К вечеру они приехали.
Стоунхорн позаботился о лошадях. Воды Квини наносила достаточно, и она купила много мяса. Теперь она жарила его на печке, а муж все осматривал.
Первое, на что он обратил внимание, были ружье и пистолет.
— Я думаю, этого больше не должно быть тут, а?
— Это мое оружие, Стоунхорн. Еще нет предписания, что я должна сдать свое оружие.
Он слегка усмехнулся, но это была невеселая усмешка.
— Твоя кобыла околела. Жаль животное. Она была жеребая.
У Квини на глазах выступили слезы.
— Вот, теперь реветь. Тут уж ничем не поможешь. Что хочет этот малый за Пегого и за вторую кобылу? За стоимость корма и доставки? И вообще, кто поймал животных?
— Я не знаю, Джо.
— Странная вещь. Ну да, червяк из яблока еще выползет. Ты знаешь, что говорят тут о Гарольде Буте?
— Да. Подлец.
— Ты того же мнения о нем? Об этом честном человеке!
— Я того же мнения, Джо.
— Ты выбрала себе не того мужа, Квини. С Бутом бы у тебя пошло лучше.
— Фу, Джо, не издевайся ты надо мной. Ты бы тоже мог жениться на Мэри и был бы теперь зажиточным ранчеро с колодцем.
Они поели. Стоунхорн был голоден и ел быстро, но без радости, а потом, казалось, у него возникла какая-то боль, в которой он не хотел признаться.
Ночью на постели Квини снова почувствовала рядом с собой человека, которого она так долго и в таком отчаянии ждала. Она положила голову на его плечо, как в ту первую ночь в прерии, и он понял, что она рядом с ним чувствует себя в безопасности, что было для него неожиданным. Дважды Квини с криком вскакивала во сне, потому что ей снилось, что ее мужа больше нет рядом с ней.
Следующий день был субботой. Квини поэтому не надо было идти в школу. Она долго спала. Проснувшись, она обнаружила, что в постели одна. Дверь была немного приоткрыта. Она надела только свое зеленое платье, хотя в эти осенние дни было уже достаточно холодно, и выскользнула босиком на улицу.
Стоунхорн стоял неподалеку от дома вполоборота к загону и смотрел на лошадей. Он не заметил ее, и она видела, что у него на глазах слезы.
Она уселась на траву тут же, где остановилась. И он тоже наверняка не заметил этого движения.
Стоунхорн долго еще оставался на месте, потом пошел к карему, который приветствовал его.

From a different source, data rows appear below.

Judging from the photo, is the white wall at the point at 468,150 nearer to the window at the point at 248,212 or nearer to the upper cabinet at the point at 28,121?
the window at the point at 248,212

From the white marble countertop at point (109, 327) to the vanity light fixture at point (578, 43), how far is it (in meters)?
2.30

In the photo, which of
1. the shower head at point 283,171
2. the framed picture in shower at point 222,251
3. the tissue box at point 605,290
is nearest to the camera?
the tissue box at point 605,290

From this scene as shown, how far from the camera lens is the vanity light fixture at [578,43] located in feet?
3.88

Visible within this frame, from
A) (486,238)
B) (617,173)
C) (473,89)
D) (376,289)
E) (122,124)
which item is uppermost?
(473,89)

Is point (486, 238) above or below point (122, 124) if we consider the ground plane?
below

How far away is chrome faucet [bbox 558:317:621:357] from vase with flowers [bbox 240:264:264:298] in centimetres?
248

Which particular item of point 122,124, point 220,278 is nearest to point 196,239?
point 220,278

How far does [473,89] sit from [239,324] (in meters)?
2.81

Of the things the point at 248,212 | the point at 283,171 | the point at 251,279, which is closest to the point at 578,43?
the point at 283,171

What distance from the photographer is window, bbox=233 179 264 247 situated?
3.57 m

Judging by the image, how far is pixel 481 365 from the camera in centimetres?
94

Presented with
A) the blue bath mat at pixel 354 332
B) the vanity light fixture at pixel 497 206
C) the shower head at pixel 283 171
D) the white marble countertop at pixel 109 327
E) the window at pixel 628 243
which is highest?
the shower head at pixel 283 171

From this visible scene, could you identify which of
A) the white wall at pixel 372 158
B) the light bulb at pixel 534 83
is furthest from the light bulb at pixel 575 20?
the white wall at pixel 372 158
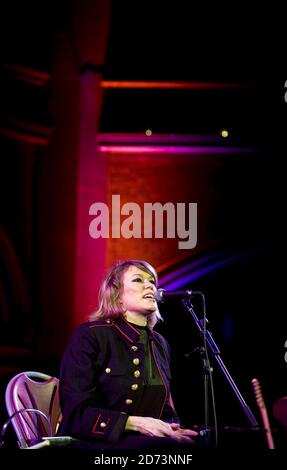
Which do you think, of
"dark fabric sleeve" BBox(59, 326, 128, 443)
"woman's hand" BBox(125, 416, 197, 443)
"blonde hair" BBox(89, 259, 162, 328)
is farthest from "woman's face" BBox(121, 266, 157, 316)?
"woman's hand" BBox(125, 416, 197, 443)

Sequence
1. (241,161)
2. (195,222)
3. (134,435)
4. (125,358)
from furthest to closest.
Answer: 1. (241,161)
2. (195,222)
3. (125,358)
4. (134,435)

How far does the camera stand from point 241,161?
7215 mm

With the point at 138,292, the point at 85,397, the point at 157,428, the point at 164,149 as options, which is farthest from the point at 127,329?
the point at 164,149

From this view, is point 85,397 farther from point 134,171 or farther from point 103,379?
point 134,171

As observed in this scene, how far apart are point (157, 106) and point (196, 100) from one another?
0.37 m

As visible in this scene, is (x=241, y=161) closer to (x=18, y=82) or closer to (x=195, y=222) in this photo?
(x=195, y=222)

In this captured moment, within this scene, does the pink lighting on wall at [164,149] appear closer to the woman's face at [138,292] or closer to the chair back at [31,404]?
the woman's face at [138,292]

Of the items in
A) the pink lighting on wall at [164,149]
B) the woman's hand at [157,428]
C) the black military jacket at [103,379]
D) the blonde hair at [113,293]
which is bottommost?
the woman's hand at [157,428]

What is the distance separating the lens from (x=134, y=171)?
714 centimetres

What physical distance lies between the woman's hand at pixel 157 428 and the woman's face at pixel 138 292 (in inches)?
25.9

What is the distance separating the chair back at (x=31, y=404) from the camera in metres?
4.12

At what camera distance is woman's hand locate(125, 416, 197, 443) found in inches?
152

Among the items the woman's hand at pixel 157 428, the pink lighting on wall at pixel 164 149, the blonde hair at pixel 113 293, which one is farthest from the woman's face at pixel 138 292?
the pink lighting on wall at pixel 164 149
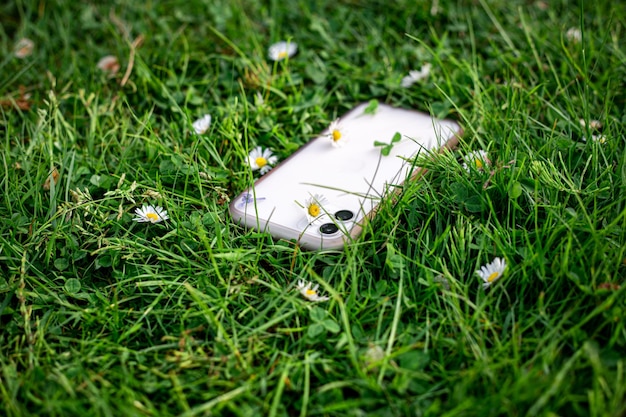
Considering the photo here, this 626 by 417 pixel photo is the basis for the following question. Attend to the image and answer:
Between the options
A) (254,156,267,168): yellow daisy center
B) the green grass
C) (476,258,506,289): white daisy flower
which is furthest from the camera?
(254,156,267,168): yellow daisy center

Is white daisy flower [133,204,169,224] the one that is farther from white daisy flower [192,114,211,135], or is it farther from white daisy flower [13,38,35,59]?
white daisy flower [13,38,35,59]

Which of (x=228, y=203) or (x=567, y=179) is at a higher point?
(x=567, y=179)

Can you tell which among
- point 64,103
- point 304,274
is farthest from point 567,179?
point 64,103

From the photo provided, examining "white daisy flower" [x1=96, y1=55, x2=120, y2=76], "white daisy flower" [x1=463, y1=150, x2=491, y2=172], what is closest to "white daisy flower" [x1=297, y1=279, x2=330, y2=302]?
"white daisy flower" [x1=463, y1=150, x2=491, y2=172]

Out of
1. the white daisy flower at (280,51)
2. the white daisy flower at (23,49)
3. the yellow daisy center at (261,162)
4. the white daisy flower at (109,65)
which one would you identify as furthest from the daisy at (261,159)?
the white daisy flower at (23,49)

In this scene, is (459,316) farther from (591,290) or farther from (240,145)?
(240,145)

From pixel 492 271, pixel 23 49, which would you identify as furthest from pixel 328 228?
pixel 23 49

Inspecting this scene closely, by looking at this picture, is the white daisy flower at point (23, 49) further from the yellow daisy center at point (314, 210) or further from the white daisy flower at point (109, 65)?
the yellow daisy center at point (314, 210)
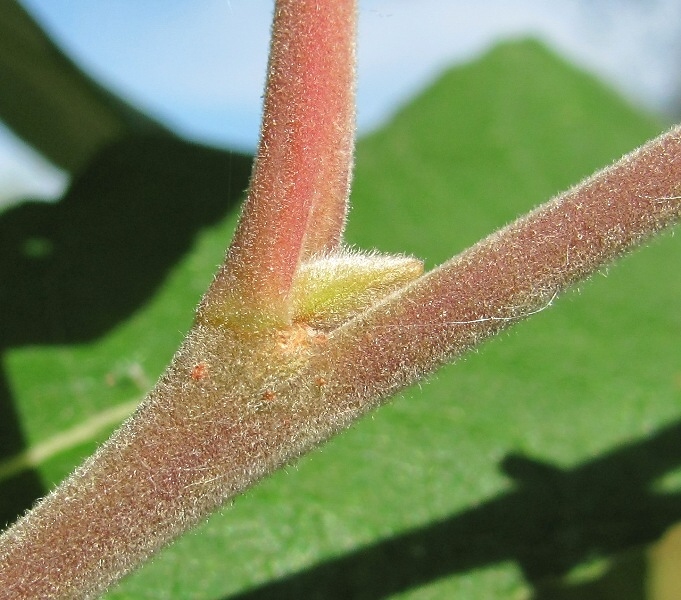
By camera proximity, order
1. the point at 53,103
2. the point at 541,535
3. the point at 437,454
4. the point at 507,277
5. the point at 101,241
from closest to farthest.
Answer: the point at 507,277, the point at 541,535, the point at 437,454, the point at 101,241, the point at 53,103

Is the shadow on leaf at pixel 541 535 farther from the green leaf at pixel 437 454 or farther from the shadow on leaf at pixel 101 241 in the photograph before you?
the shadow on leaf at pixel 101 241

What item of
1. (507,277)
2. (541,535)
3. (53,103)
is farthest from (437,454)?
(53,103)

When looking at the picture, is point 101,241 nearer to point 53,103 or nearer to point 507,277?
point 53,103

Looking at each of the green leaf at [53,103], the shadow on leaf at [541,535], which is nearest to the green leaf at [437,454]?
the shadow on leaf at [541,535]

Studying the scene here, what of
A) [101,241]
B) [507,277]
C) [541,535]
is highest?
[507,277]

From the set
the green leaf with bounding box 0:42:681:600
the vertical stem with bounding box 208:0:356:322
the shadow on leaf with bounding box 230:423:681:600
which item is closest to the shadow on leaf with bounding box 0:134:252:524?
the green leaf with bounding box 0:42:681:600

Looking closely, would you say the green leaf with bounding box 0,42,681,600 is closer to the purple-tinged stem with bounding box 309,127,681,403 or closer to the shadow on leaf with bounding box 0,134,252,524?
the shadow on leaf with bounding box 0,134,252,524

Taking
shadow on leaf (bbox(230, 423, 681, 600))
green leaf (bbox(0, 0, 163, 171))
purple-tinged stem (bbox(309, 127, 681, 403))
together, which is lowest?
shadow on leaf (bbox(230, 423, 681, 600))
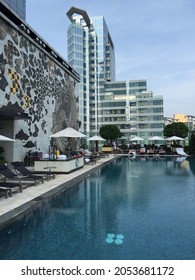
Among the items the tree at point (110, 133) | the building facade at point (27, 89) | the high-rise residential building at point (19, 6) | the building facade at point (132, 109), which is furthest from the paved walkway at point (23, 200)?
the building facade at point (132, 109)

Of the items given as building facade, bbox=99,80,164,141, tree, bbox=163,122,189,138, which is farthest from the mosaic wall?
building facade, bbox=99,80,164,141

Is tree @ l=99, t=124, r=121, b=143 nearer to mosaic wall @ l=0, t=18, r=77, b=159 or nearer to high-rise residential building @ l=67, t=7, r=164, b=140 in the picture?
mosaic wall @ l=0, t=18, r=77, b=159

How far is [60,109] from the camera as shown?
25.6 meters

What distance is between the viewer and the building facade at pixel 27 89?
51.4 ft

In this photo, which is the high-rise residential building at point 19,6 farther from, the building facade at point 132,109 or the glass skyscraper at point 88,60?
the building facade at point 132,109

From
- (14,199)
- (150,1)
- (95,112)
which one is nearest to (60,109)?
(150,1)

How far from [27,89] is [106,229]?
15.5 metres

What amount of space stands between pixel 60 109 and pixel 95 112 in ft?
175

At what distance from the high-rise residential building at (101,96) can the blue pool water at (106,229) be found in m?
65.7

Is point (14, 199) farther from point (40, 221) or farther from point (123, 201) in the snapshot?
point (123, 201)

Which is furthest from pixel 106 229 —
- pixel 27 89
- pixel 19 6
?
pixel 19 6

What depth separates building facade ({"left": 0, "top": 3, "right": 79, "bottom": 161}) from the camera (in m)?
15.7

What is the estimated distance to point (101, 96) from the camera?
259 ft

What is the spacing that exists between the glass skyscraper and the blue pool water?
67.0 metres
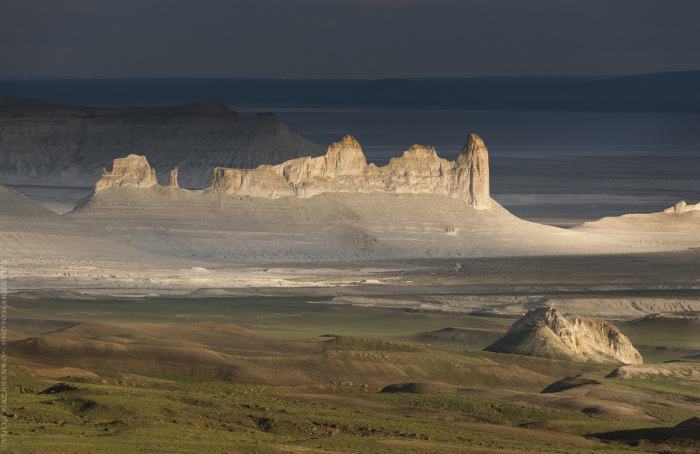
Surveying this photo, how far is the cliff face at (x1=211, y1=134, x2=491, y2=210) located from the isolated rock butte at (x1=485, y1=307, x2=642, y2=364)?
60574 mm

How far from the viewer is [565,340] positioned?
7450 cm

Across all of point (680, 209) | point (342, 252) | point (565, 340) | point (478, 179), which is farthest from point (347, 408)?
point (680, 209)

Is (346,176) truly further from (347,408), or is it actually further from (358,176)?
(347,408)

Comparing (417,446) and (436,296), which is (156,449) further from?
(436,296)

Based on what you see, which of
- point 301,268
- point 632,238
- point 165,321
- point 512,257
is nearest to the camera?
point 165,321

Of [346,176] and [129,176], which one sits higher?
[346,176]

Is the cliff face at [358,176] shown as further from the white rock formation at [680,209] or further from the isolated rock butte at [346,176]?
the white rock formation at [680,209]

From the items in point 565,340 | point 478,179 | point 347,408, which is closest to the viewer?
point 347,408

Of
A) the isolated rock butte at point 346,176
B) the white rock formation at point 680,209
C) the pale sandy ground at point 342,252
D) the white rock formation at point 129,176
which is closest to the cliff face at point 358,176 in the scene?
the isolated rock butte at point 346,176

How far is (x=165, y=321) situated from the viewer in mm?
87688

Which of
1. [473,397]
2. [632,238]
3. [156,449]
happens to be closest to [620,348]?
[473,397]

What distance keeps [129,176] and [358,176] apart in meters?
21.3

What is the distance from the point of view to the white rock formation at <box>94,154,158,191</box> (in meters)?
135

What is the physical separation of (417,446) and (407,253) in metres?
92.1
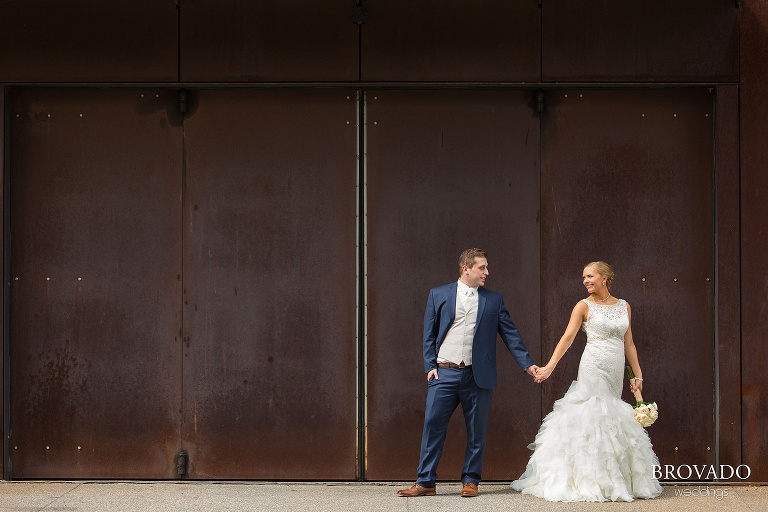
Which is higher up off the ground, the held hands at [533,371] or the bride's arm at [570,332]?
the bride's arm at [570,332]

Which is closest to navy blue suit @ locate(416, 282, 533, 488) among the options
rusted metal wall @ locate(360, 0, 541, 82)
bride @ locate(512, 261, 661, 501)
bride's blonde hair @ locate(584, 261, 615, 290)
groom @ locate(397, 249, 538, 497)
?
groom @ locate(397, 249, 538, 497)

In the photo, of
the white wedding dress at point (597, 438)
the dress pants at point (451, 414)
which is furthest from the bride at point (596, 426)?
the dress pants at point (451, 414)

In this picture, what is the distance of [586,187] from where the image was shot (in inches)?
412

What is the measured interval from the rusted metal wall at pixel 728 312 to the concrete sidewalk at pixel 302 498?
1.57 ft

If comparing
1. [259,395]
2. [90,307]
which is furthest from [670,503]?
[90,307]

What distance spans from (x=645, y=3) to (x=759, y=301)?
2.76m

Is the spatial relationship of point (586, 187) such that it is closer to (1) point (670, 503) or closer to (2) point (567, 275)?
(2) point (567, 275)

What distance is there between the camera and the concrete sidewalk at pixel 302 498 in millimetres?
9305

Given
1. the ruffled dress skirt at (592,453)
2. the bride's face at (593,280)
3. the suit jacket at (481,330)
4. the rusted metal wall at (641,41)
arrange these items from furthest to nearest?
the rusted metal wall at (641,41) → the bride's face at (593,280) → the suit jacket at (481,330) → the ruffled dress skirt at (592,453)

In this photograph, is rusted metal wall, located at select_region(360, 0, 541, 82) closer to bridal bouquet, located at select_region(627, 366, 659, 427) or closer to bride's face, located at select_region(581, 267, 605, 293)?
bride's face, located at select_region(581, 267, 605, 293)

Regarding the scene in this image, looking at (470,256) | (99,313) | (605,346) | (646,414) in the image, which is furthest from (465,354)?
(99,313)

Оба этих первых дня их совместной жизни и последующие дни, когда Квини уже пошла в школу, Джо работал. Он освободил Квини от доставки воды, брал карего из загона и осторожно ехал далеко на ручей, в котором снова было немного воды. Ничто иное его не интересовало: ни визит юных друзей, о котором Квини рассказала ему, ни деньги, которые она заработала, ни картина, которую она собиралась нарисовать, ни забота Эйви о карем, ни технический доклад о перспективах бурения колодца в расположении ранчо, который он должен был оплатить. А разговоры о Гарольде Буте, его нынешнее местопребывание — об этом он был хорошо осведомлен. Однажды воскресным утром Квини пустила своих четырех разжиревших и отяжелевших кроликов на луг наверху у сосен пастись и стерегла их с прутом. Джо с карим собрался на пастбище, но задержался, чего обычно не делал, и вдруг заговорил:
— Мы подрались. Несколько голодных, несколько пьяных, а кто-то был и голоден, и пьян. Нас обругали. Я должен был помочь нашим. Приговор мне действительно был мягким. Я уже прикинул, что мне грозили годы, а они дали месяцы.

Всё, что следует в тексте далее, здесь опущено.